TASK DESCRIPTION: Which lines in the data below contain the word "distant", with case counting? List each such line in full.

══ MATERIAL PROVIDED ══

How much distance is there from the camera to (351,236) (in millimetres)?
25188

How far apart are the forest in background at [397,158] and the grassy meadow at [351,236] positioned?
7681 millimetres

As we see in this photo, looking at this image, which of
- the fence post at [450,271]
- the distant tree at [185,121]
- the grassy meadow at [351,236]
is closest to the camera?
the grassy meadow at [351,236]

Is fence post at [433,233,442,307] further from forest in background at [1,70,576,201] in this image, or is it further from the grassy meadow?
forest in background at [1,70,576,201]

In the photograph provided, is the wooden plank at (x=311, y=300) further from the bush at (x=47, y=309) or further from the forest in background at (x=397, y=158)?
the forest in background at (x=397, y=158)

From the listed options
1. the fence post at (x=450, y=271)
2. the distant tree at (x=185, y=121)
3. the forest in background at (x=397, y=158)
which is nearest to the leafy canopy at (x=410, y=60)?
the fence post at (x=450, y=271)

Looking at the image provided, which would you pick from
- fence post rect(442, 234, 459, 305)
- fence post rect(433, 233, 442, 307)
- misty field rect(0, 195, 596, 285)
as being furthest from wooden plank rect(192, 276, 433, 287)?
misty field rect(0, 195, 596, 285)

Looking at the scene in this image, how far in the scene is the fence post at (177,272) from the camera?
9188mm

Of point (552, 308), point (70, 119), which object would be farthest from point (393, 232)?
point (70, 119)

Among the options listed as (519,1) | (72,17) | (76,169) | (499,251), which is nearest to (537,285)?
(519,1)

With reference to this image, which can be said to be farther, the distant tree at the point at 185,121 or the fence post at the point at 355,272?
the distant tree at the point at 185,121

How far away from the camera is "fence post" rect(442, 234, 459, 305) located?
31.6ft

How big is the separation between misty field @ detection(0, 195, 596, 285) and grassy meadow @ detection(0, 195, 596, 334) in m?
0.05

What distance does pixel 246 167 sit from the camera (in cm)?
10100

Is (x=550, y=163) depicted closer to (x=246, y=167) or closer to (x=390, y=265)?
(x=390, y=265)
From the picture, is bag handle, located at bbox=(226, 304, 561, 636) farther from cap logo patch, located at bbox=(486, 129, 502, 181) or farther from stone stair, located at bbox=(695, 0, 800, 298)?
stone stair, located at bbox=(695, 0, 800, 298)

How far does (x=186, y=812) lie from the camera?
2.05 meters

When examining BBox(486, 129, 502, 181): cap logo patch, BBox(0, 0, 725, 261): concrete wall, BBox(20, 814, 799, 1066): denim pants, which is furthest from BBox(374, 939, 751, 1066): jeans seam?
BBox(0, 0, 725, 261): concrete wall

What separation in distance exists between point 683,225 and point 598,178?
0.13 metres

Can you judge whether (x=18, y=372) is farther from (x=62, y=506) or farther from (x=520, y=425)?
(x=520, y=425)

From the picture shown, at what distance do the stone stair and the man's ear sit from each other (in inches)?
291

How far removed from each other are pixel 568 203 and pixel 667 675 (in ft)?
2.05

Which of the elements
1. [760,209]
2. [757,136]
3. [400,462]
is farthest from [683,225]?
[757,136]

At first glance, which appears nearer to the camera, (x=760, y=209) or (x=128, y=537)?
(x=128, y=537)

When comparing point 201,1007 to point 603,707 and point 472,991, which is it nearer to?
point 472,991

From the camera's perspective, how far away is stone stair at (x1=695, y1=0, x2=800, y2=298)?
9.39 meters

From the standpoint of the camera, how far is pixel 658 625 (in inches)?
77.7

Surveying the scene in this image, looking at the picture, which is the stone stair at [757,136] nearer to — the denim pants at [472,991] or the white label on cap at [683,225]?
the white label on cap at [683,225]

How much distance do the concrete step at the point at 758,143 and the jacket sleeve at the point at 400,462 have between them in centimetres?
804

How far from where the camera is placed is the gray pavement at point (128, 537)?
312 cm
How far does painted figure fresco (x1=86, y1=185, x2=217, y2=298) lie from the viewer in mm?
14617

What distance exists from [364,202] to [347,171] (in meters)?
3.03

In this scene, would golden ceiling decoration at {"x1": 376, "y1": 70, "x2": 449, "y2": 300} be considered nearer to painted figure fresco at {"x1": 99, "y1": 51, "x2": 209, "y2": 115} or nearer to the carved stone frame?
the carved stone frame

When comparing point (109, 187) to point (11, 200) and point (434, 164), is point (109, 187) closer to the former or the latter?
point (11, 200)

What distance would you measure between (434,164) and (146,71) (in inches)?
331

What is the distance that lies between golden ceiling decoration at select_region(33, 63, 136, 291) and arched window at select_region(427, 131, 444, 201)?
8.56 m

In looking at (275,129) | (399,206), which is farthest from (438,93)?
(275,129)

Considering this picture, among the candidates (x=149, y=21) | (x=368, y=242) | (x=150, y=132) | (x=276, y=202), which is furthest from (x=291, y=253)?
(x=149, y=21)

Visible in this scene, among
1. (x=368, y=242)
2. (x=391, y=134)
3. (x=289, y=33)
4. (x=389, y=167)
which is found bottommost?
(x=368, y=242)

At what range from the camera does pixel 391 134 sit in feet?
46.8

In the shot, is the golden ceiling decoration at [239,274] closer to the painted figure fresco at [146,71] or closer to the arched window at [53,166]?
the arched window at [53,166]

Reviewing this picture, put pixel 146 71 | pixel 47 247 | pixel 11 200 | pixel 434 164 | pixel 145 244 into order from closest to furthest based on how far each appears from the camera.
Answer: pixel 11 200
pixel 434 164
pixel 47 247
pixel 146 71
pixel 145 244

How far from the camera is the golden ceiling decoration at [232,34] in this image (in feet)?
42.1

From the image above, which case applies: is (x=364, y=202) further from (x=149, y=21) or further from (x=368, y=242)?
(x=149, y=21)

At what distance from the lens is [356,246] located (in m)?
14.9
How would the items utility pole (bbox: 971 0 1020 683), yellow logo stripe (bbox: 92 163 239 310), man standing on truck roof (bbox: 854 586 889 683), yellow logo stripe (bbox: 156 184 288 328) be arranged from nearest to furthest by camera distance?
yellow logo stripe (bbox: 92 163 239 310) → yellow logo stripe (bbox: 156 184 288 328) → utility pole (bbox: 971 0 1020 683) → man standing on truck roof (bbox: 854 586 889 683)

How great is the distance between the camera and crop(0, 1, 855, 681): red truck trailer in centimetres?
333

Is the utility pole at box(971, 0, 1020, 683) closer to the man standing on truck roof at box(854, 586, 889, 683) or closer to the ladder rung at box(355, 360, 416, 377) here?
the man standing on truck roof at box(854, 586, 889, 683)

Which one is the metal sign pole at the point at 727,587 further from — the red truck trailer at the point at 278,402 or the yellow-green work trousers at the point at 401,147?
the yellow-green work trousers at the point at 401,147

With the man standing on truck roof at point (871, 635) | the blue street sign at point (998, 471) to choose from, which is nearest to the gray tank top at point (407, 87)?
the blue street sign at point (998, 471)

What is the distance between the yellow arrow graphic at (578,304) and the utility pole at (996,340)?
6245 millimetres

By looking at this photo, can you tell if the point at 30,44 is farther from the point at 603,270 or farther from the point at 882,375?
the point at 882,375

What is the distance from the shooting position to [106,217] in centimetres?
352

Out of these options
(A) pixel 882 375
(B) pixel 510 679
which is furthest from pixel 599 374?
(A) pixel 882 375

═══

RESPONSE TO THIS TASK:
- the distant tree at [185,121]
2. the distant tree at (x=185, y=121)
With reference to this image, which can be said to be farther, the distant tree at the point at 185,121 or the fence post at the point at 355,272?
the distant tree at the point at 185,121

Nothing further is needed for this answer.